Goal: Edit the data below by replacing every "the point at" with "the location at", keeping everything else unchanged.
--- START Material for this exercise ---
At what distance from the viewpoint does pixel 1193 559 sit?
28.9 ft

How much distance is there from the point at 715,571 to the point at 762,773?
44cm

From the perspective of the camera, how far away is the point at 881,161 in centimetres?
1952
--- END Material for this exercise ---
The solution:
At what distance from the viewpoint does pixel 1193 559 sit?
28.9 ft

How much distance is there from the location at 715,571 to the location at 762,773?
44cm

From the perspective of the camera, how far away is the location at 881,161 in centimetres?
1952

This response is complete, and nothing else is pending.